- _Problem_
In the paperback blog post below, who is listed as the author of "Here Come Joe Mungin"?
— Begin Excerpted passage —
Paperback 297: Bantam Giant A1193 (1st ptg, 1954)

Title: Here Come Joe Mungin
Author: Chalmers S. Murray
Cover artist: uncredited

Yours for: $50

BERJAYA
Best things about this cover:

  • Only a guy that big could get away with wearing something that ... let's say, flamboyant. "Yeah, I'm wearing a speckled salmon V-neck with a pink sash for a belt and pin-striped trousers. You wanna make somethin' of it?"
  • Why is this book so pricey? It's a total mystery. Found one going for cheapish, but most are going $40-$90. "Rare in any condition." Why???
  • "Chalmers" is a funny name. "Seymour!" (that's for "Simpsons" fans)
  • I am disturbed by how long this guy is. I mean, from bottom of the V-neck to top of the head is an Eternity.
BERJAYA
Best things about this back cover:

  • Apparently what "Sea Island Negroes" like to do is get drunk and fight. Perhaps also have sex and play the barrel-drum. Nice.
  • Again, I await the historian who can tell me why this book is 5-10 times more valuable than your average mid-50s Bantam.

Page 123~

"Joe Mungin, I 'most mad 'nough to knock you."
"Oh, don't tarrigate yourself. Here, take a drink. Too hot for fight, too hot for quarrel."


"Don't tarrigate yourself" is officially my new catchphrase.

~RP

[Follow Rex Parker on Twitter]

Friday, September 4, 2009

Paperbacks 284-287: The work of Clark Hulings

Sorry for missing Wednesday. First week of school had me a bit overwhelmed and I completely spaced. To make up for it — a glut of paperbacks. Four, to be precise, all featuring the cover art of Clark Hulings. I culled all the Hulings covers I had and scanned them at the request of someone producing an article on Hulings for Illustration magazine. Sadly, upon perusing the covers I have, there's no signature style that I can see, and no one cover that really makes you go 'wow.' They are all very typical mid '50s covers, but only "Savage Holiday" really gives Hulings a broad enough canvas to have a real artistic impact. The others crowd the cover with text and offer only tiny pictures — mostly free-floating heads. Cover for "Winesburg, Ohio" is about as dull and generic as they come. The clear WINner here is "The Brave, Bad Girls." Bold, bright design with fantastic background use of the familiar fedora'd and trenchcoated detective. Coincidentally (I assume), two of these covers deal with interracial themes.
— End Excerpted passage —
— Begin Entries shown —
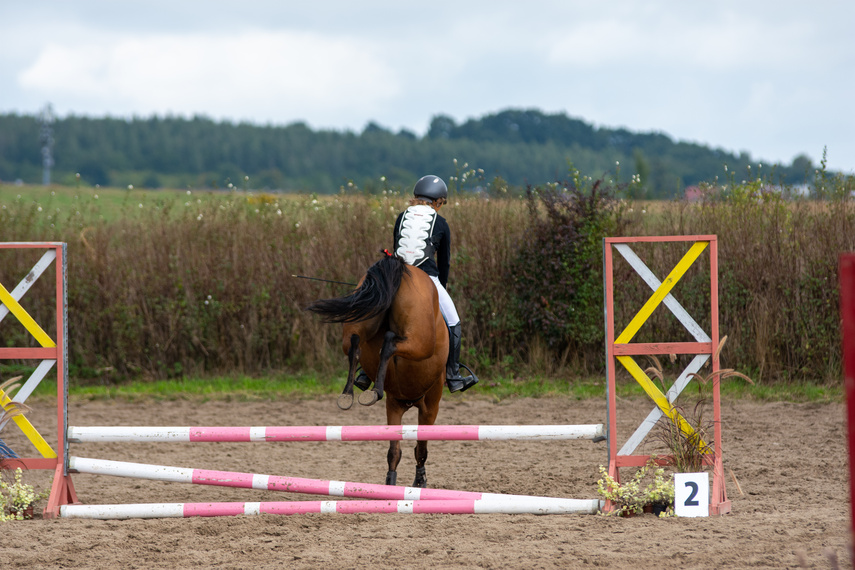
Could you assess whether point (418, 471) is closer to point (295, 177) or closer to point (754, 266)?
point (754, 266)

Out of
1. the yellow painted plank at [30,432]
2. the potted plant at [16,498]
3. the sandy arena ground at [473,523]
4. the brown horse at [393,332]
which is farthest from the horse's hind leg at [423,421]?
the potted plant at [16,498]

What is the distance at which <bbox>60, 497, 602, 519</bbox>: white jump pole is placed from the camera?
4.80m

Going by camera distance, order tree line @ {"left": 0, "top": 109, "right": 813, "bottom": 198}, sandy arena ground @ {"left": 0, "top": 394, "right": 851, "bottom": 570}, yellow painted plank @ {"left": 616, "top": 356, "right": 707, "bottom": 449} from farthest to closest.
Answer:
— End Entries shown —
- _Solution to this exercise_
Chalmers S. Murray